Read Genesis 48

Beginning in chapter 48 of Genesis we walk into the deathbed scene of Jacob.  This is one of the only people that we get such a detailed description of the time around their death.  Jacob has lived 17 years in Egypt – 17 years longer than he anticipated! It seems he had been prepared to die when he saw Joseph again (Genesis 46:30).   He had already told Joseph to be sure to not bury him in Egypt – take his bones back to Canaan – the land of covenant promise to Abraham, Isaac, and himself.  Joseph had agreed to that plan. 

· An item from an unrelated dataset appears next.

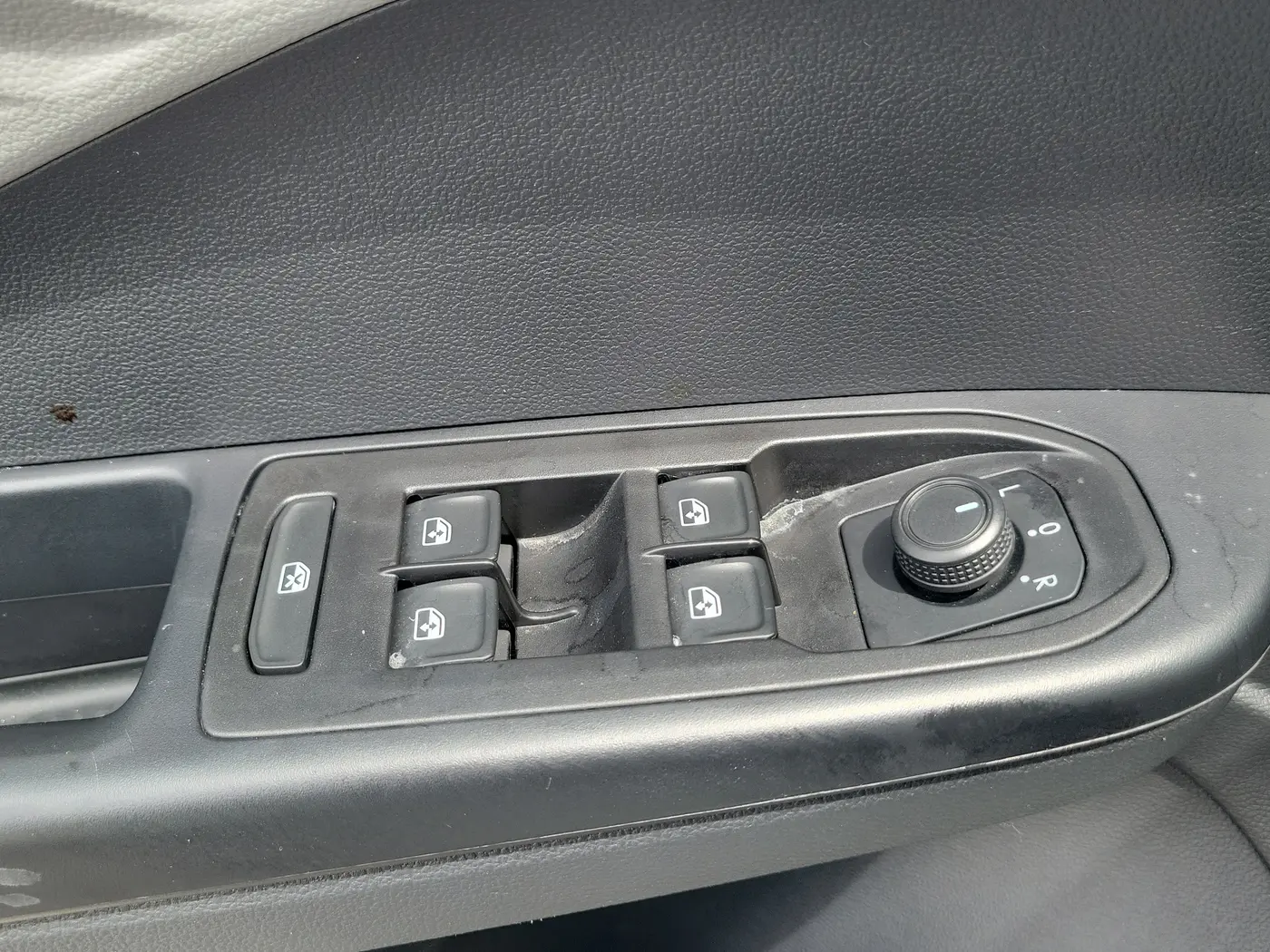 2023 Volkswagen Taos - $13,990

I love the closing of chapter 47.  “and Israel worshiped as he leaned on the top of his staff.”  I see an old man – at peace with God – worshiping.  We never retire from the need to worship God.  It forever is appropriate behavior from us.  We are never too old … to wise … to tired … to worship.  Have you done that today?

What unfolds in the next 3 chapters is a beautiful passing on of heritage – of blessing – of this grand, old Patriarch pronouncing upon his progeny their place in the plan of God.  There are three things that I want to mention for your consideration from chapter 48. 

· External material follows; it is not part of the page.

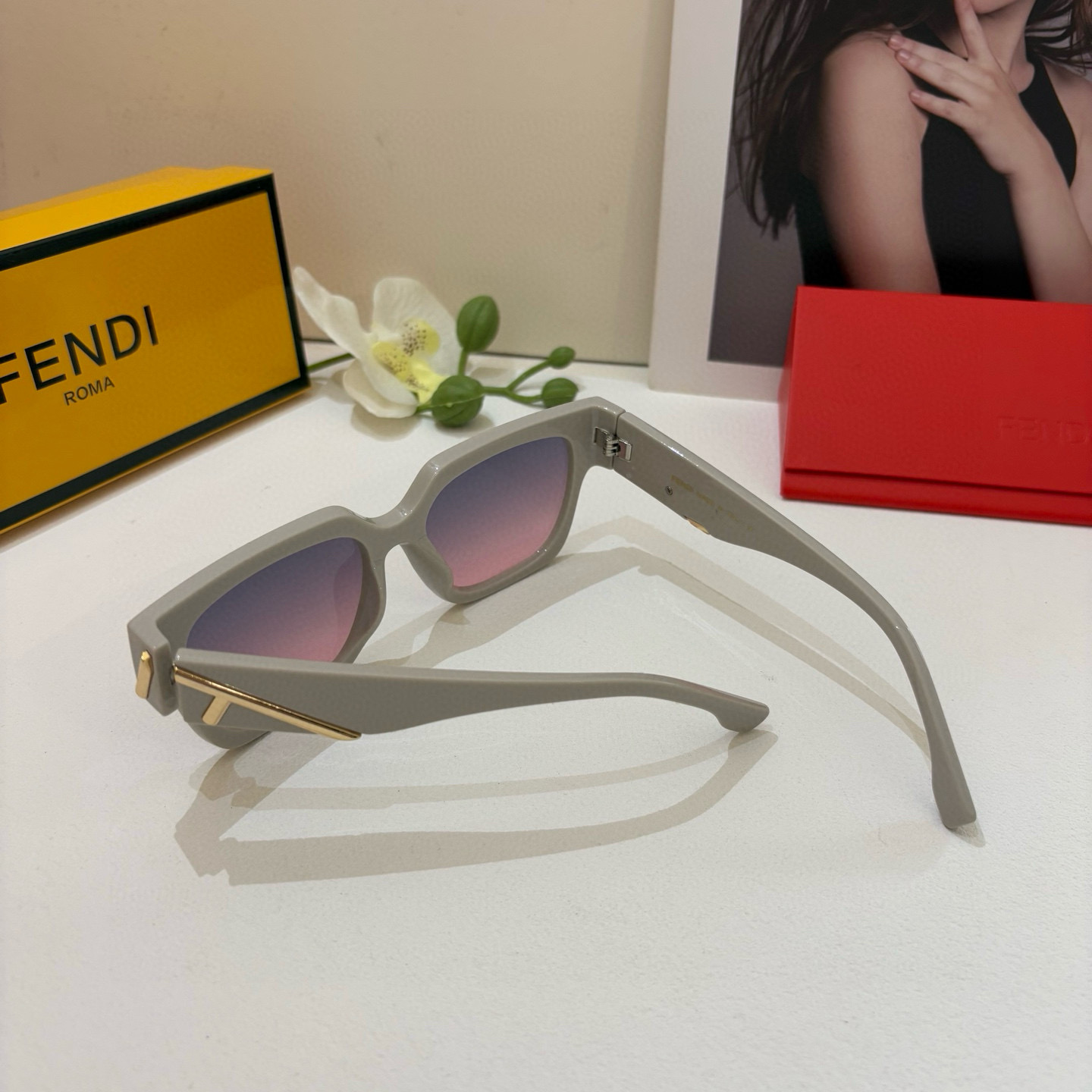 Fendi’s Findi Collection: A Variety of Finely Crafted Designs on Page 263 - 图片 7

First, Jacob gives Joseph the ”double portion” that traditionally went to the first-born.  A father had the right to make that call.  Reuben, the first son that Jacob fathered, had proven himself unworthy when he slept with Bilhah, one of Jacob’s ‘wives’.  But more than that … I think Jacob truly saw Joseph as his first born.  He never wanted another wife other than Rachel.  She was the woman who captured his heart, his love and his actual request for marriage.  The other women came because of deception and manipulation.  So Joseph, through his sons, Ephraim and Manasseh, receives the double portion.  In reality, Jacob “adopts” these boys and they become heirs along with the other sons of Jacob.  Therefore, as you read later about the 12 tribes of Israel, you do not read of a tribe of Joseph … there are 2 tribes from Joseph, Ephraim and Manasseh. 

Second, don’t miss the power of one’s story.  Jacob tells Joseph his “testimony” – a bit of his life story in 48: 1 – 11.  I suspect some of these details had been told to him when he was a boy … but how differently he would hear them now that he was a man.  I can see Joseph hanging on every word.  Be sure that you are passing on “your story” to your children.  If your children are now adults … let them hear again the how and the why you are who you are. 

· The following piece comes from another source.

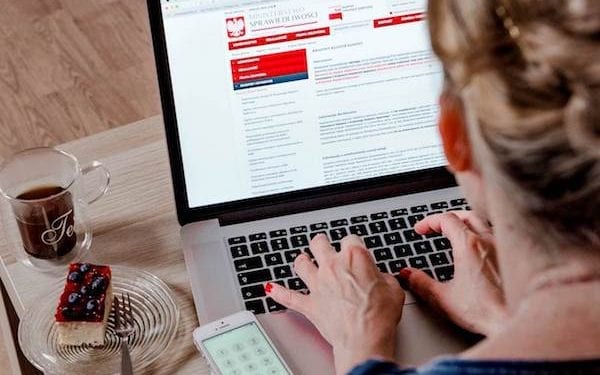 Przedsiębiorcy tracą cierpliwość i czas. Jest reakcja Ministerstwa Sprawiedliwości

Third, there are 2 “firsts” in Genesis 48: 15 – 16.  One is the reference to God as a shepherd.  This is the first time that image is used.  It is such a tender and poignant one.  We will find it many more times in scripture but the first is here … where an old man, about to die, recognizes and verbalizes that God has shepherded him all the days of his life – through the good and the bad, the righteous and the unrighteous.  God is a faithful shepherd.  He was to Jacob … and He is to you.  Can you do that right now?  Will you stop a moment and think of the ways that God has been your shepherd all your days to this point?  It will increase our confidence to walk upright into whatever our future days hold.  “The Lord is my shepherd … I want for nothing.” (Psalm 23:1) 

The other “first” is in verse 16.  The NIV translates “the Angel who has delivered me from all harm…”  The Hebrew word is the word for “redeemed”.  A more literal translation would read: “The Angel which redeemed me from all evil…”  The “Angel” is none other than the preincarnate Jesus.  Jacob recognized that His work is redemption.  And His work is still redemption - reclaiming precious souls, created in the image of God, back into the family of God.

This intimate exchange between Joseph and his father closes with Jacob reassuring Joseph that “God will be with you.”

You know that, don’t you?  You don’t walk through any of the struggles you face alone.  Even when you feel the most abandoned and alone – “God is with you”.  Oh – may we know that truth deep within our core!  May we rest in the surety of it.  May we stand in the confidence of it.  May we walk in the steadiness of it.